Le Canadien a mis Andrew Shaw dans la vitrine

Embed from Getty Images

Si tu te demandais qu’est-ce qu’Andrew Shaw faisait au centre de la première unité d’avantage numérique hier soir alors qu’il avait été le 11e joueur le plus utilisé par Montréal sur l’attaque à cinq  avant la rencontre, Elliotte Friedman a peut-être la réponse et elle est venue avant même que le match commence.

L’informateur de Rogers a publié son 31 thoughts en fin d’après-midi qu’il a appuyé avec une intervention à la télévision quelques heures plus tard. Dans cette colonne, il a révélé que Marc Bergevin était déterminé à ne pas faire de geste de panique, mais qu’il pense que l’équipe serait prête à se départir d’Andrew Shaw.

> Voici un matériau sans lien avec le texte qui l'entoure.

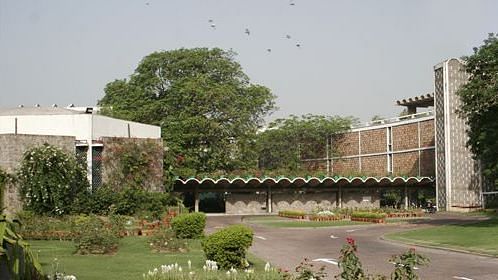 The Indian International Centre in New Delhi | Facebook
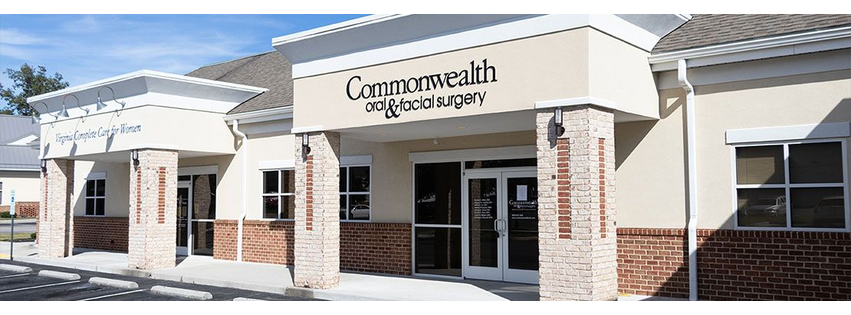 Commonwealth Oral & Facial Surgery Chester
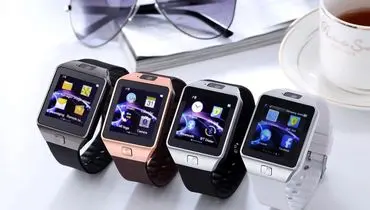ساعت‌های هوشمند HMD در راه‌اند: دوربین روی مچ دست با سیستم‌عامل Wear OS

Lors de son intervention télévisuelle, il a précisé qu’il pense qu’ils vont tester le marché sur Andrew Shaw. Par contre, comme c’est difficile d’échanger des gars avec des contrats à plus long terme, il croit que l’équipe devra être flexible pour l’échanger, que ce soit en retenant un peu de salaire ou en prenant un gros contrat en retour.

La deuxième option me semble plus avantageuse pour le Canadien puisque cinq ans de rétention peut être encombrant, particulièrement quand on sait qu’il y a une limite au niveau du nombre de contrats retenus. En plus, Montréal est dans une situation rare pour eux alors qu’ils ont de l’espace sous le plafond salarial et ils devraient en profiter pour éponger un gros contrat cette année, ce qui aiderait leur partenaire d’échange potentiel. Après tout, cette place sous le plafond salarial est un atout et Bergevin devrait s’en servir, que ce soit pour s’améliorer ou pour effacer une erreur passée.

Ironiquement, quand l’entente avait été signée, j’avais écrit que le contrat de Shaw allait être plus facile à échanger que prévu. Par contre, je pensais plus à la période à partir du 2 juillet 2019 alors qu’il ne restera que 7,9 M$ à payer sur trois ans, ce qui n’est pas si mal pour un gars qui a un impact de 3,9 M$ sur la masse. C’est ainsi à cause de la répartition des bonus de signature. C’est moins flagrant, mais on le voit aussi si l’on regarde à partir du 2 juillet 2017 puisqu’au lieu du salaire moyen de 3,9 M$ que son impact salarial suggère, il aura un salaire moyen de 3,18 M$ pour le reste de son contrat, ce qui est important pour les formations qui regardent leurs finances de plus près que le Canadien.

Pour revenir à la présence de Shaw sur la première unité d’avantage numérique, celle-ci peut être expliquée par ses prouesses au cercle des mises au jeu, qui ont d’ailleurs été mises en valeur sur le deuxième but (il a fini la soirée 7 en 8). Par contre, c’est difficile de ne pas croire que cette information de Friedman par rapport à sa disponibilité n’a pas eu son rôle à jouer, particulièrement quand on voit que 15 équipes étaient représentées au Centre Bell hier soir. Ça comprend le DG des Jets, Kevin Cheveldayoff, qui est aussi un ancien de l’organisation des Hawks.

Quand la moitié de la ligue se présente à ton aréna et qu’un joueur qui vient d’atterrir sur le marché des échanges est placé dans une bonne situation, on peut certainement se poser des questions même si ce n’est pas la première fois qu’il obtient ce rôle. Marc Bergevin aura toutefois un gros défi devant lui puisque c’est pratiquement impossible d’obtenir autant en retour d’Andrew Shaw que le prix qu’il avait payé pour faire son acquisition. Ce prix fait en sorte que Shaw ne sera jamais apprécié à sa juste valeur à Montréal, mais une transaction pourrait remettre le blâme sur la bonne personne et c’est pour ça que le DG du Canadien sera extrêmement prudent dans ce dossier.